About this task: Every record must be copied out exactly.

Records provided:
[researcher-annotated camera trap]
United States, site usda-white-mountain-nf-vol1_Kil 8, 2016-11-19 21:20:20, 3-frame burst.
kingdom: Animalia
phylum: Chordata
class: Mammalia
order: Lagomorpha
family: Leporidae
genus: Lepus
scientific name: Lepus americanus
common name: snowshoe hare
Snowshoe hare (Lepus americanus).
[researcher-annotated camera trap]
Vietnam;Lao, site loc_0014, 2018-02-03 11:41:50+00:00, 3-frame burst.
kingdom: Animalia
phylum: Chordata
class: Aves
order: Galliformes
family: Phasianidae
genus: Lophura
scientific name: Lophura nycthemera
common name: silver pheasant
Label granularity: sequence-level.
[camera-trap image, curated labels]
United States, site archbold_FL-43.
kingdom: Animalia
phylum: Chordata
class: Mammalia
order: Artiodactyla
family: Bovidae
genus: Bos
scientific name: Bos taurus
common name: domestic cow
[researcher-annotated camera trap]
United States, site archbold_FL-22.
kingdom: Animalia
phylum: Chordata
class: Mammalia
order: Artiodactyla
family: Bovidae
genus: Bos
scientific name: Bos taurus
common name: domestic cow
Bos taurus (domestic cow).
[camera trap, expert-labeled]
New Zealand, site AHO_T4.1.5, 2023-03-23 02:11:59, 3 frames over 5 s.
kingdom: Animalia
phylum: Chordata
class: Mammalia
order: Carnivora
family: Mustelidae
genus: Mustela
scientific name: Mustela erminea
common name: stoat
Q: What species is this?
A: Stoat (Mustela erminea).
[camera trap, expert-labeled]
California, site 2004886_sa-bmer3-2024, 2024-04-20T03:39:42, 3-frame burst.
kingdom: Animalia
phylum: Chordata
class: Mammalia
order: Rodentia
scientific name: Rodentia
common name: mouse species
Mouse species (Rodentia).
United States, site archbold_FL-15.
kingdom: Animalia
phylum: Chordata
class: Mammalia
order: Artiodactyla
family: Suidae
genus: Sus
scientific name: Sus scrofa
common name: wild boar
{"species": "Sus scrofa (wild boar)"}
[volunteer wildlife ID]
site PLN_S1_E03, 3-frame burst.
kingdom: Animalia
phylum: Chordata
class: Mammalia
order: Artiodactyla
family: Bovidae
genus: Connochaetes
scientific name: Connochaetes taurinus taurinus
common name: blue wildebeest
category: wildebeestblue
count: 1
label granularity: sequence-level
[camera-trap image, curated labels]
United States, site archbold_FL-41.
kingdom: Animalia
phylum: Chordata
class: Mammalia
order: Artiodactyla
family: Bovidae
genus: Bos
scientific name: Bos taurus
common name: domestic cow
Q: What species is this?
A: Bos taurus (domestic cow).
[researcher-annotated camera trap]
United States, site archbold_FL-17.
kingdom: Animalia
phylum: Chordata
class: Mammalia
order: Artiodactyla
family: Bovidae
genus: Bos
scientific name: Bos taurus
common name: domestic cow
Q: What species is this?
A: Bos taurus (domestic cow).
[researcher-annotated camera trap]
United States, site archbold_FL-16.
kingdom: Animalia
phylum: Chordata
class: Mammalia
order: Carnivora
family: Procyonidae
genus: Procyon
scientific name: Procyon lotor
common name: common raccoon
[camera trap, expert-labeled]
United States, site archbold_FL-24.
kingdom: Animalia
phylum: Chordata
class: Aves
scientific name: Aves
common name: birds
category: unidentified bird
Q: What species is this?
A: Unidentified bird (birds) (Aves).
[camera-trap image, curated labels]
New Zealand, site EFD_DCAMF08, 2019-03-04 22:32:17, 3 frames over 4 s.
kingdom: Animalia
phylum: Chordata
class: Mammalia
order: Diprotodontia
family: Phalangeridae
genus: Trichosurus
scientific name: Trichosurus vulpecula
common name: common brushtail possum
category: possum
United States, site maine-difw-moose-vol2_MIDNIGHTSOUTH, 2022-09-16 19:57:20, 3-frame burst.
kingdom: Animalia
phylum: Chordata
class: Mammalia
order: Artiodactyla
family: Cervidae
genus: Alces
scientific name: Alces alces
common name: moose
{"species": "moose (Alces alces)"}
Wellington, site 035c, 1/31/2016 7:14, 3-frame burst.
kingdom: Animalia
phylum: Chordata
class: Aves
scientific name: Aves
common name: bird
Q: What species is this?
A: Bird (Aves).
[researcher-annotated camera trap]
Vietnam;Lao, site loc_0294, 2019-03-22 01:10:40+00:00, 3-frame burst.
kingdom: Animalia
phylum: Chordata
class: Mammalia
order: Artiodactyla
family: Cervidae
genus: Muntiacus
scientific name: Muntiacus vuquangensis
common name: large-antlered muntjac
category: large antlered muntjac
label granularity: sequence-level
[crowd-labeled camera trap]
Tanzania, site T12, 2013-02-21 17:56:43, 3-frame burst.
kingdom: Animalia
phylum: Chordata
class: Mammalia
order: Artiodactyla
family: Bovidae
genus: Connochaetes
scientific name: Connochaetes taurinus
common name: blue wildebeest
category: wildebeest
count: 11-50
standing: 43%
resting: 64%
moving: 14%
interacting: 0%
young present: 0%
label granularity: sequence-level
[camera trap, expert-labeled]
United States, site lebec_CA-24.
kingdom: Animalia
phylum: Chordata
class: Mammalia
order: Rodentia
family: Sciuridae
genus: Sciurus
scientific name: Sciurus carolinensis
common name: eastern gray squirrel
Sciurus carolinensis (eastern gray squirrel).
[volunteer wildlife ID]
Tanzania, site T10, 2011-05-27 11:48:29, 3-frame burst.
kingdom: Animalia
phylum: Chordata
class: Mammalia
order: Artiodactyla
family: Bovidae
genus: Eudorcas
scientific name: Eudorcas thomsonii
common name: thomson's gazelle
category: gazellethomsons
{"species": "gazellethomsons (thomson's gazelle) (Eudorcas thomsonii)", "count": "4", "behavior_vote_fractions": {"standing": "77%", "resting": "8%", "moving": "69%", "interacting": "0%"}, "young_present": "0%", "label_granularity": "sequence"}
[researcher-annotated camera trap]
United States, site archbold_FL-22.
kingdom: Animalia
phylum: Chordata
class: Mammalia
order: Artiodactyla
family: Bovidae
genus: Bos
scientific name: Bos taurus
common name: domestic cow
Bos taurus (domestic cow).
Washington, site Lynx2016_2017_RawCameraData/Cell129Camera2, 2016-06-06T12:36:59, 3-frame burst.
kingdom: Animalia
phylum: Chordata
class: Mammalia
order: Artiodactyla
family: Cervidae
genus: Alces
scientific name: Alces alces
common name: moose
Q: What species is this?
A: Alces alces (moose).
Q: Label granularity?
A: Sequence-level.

Expected answer:
[researcher-annotated camera trap]
United States, site usda-white-mountain-nf-vol1_Kil 8, 2016-11-19 21:20:20, 3-frame burst.
kingdom: Animalia
phylum: Chordata
class: Mammalia
order: Lagomorpha
family: Leporidae
genus: Lepus
scientific name: Lepus americanus
common name: snowshoe hare
Snowshoe hare (Lepus americanus).
[researcher-annotated camera trap]
Vietnam;Lao, site loc_0014, 2018-02-03 11:41:50+00:00, 3-frame burst.
kingdom: Animalia
phylum: Chordata
class: Aves
order: Galliformes
family: Phasianidae
genus: Lophura
scientific name: Lophura nycthemera
common name: silver pheasant
Label granularity: sequence-level.
[camera-trap image, curated labels]
United States, site archbold_FL-43.
kingdom: Animalia
phylum: Chordata
class: Mammalia
order: Artiodactyla
family: Bovidae
genus: Bos
scientific name: Bos taurus
common name: domestic cow
[researcher-annotated camera trap]
United States, site archbold_FL-22.
kingdom: Animalia
phylum: Chordata
class: Mammalia
order: Artiodactyla
family: Bovidae
genus: Bos
scientific name: Bos taurus
common name: domestic cow
Bos taurus (domestic cow).
[camera trap, expert-labeled]
New Zealand, site AHO_T4.1.5, 2023-03-23 02:11:59, 3 frames over 5 s.
kingdom: Animalia
phylum: Chordata
class: Mammalia
order: Carnivora
family: Mustelidae
genus: Mustela
scientific name: Mustela erminea
common name: stoat
Q: What species is this?
A: Stoat (Mustela erminea).
[camera trap, expert-labeled]
California, site 2004886_sa-bmer3-2024, 2024-04-20T03:39:42, 3-frame burst.
kingdom: Animalia
phylum: Chordata
class: Mammalia
order: Rodentia
scientific name: Rodentia
common name: mouse species
Mouse species (Rodentia).
United States, site archbold_FL-15.
kingdom: Animalia
phylum: Chordata
class: Mammalia
order: Artiodactyla
family: Suidae
genus: Sus
scientific name: Sus scrofa
common name: wild boar
{"species": "Sus scrofa (wild boar)"}
[volunteer wildlife ID]
site PLN_S1_E03, 3-frame burst.
kingdom: Animalia
phylum: Chordata
class: Mammalia
order: Artiodactyla
family: Bovidae
genus: Connochaetes
scientific name: Connochaetes taurinus taurinus
common name: blue wildebeest
category: wildebeestblue
count: 1
label granularity: sequence-level
[camera-trap image, curated labels]
United States, site archbold_FL-41.
kingdom: Animalia
phylum: Chordata
class: Mammalia
order: Artiodactyla
family: Bovidae
genus: Bos
scientific name: Bos taurus
common name: domestic cow
Q: What species is this?
A: Bos taurus (domestic cow).
[researcher-annotated camera trap]
United States, site archbold_FL-17.
kingdom: Animalia
phylum: Chordata
class: Mammalia
order: Artiodactyla
family: Bovidae
genus: Bos
scientific name: Bos taurus
common name: domestic cow
Q: What species is this?
A: Bos taurus (domestic cow).
[researcher-annotated camera trap]
United States, site archbold_FL-16.
kingdom: Animalia
phylum: Chordata
class: Mammalia
order: Carnivora
family: Procyonidae
genus: Procyon
scientific name: Procyon lotor
common name: common raccoon
[camera trap, expert-labeled]
United States, site archbold_FL-24.
kingdom: Animalia
phylum: Chordata
class: Aves
scientific name: Aves
common name: birds
category: unidentified bird
Q: What species is this?
A: Unidentified bird (birds) (Aves).
[camera-trap image, curated labels]
New Zealand, site EFD_DCAMF08, 2019-03-04 22:32:17, 3 frames over 4 s.
kingdom: Animalia
phylum: Chordata
class: Mammalia
order: Diprotodontia
family: Phalangeridae
genus: Trichosurus
scientific name: Trichosurus vulpecula
common name: common brushtail possum
category: possum
United States, site maine-difw-moose-vol2_MIDNIGHTSOUTH, 2022-09-16 19:57:20, 3-frame burst.
kingdom: Animalia
phylum: Chordata
class: Mammalia
order: Artiodactyla
family: Cervidae
genus: Alces
scientific name: Alces alces
common name: moose
{"species": "moose (Alces alces)"}
Wellington, site 035c, 1/31/2016 7:14, 3-frame burst.
kingdom: Animalia
phylum: Chordata
class: Aves
scientific name: Aves
common name: bird
Q: What species is this?
A: Bird (Aves).
[researcher-annotated camera trap]
Vietnam;Lao, site loc_0294, 2019-03-22 01:10:40+00:00, 3-frame burst.
kingdom: Animalia
phylum: Chordata
class: Mammalia
order: Artiodactyla
family: Cervidae
genus: Muntiacus
scientific name: Muntiacus vuquangensis
common name: large-antlered muntjac
category: large antlered muntjac
label granularity: sequence-level
[crowd-labeled camera trap]
Tanzania, site T12, 2013-02-21 17:56:43, 3-frame burst.
kingdom: Animalia
phylum: Chordata
class: Mammalia
order: Artiodactyla
family: Bovidae
genus: Connochaetes
scientific name: Connochaetes taurinus
common name: blue wildebeest
category: wildebeest
count: 11-50
standing: 43%
resting: 64%
moving: 14%
interacting: 0%
young present: 0%
label granularity: sequence-level
[camera trap, expert-labeled]
United States, site lebec_CA-24.
kingdom: Animalia
phylum: Chordata
class: Mammalia
order: Rodentia
family: Sciuridae
genus: Sciurus
scientific name: Sciurus carolinensis
common name: eastern gray squirrel
Sciurus carolinensis (eastern gray squirrel).
[volunteer wildlife ID]
Tanzania, site T10, 2011-05-27 11:48:29, 3-frame burst.
kingdom: Animalia
phylum: Chordata
class: Mammalia
order: Artiodactyla
family: Bovidae
genus: Eudorcas
scientific name: Eudorcas thomsonii
common name: thomson's gazelle
category: gazellethomsons
{"species": "gazellethomsons (thomson's gazelle) (Eudorcas thomsonii)", "count": "4", "behavior_vote_fractions": {"standing": "77%", "resting": "8%", "moving": "69%", "interacting": "0%"}, "young_present": "0%", "label_granularity": "sequence"}
[researcher-annotated camera trap]
United States, site archbold_FL-22.
kingdom: Animalia
phylum: Chordata
class: Mammalia
order: Artiodactyla
family: Bovidae
genus: Bos
scientific name: Bos taurus
common name: domestic cow
Bos taurus (domestic cow).
Washington, site Lynx2016_2017_RawCameraData/Cell129Camera2, 2016-06-06T12:36:59, 3-frame burst.
kingdom: Animalia
phylum: Chordata
class: Mammalia
order: Artiodactyla
family: Cervidae
genus: Alces
scientific name: Alces alces
common name: moose
Q: What species is this?
A: Alces alces (moose).
Q: Label granularity?
A: Sequence-level.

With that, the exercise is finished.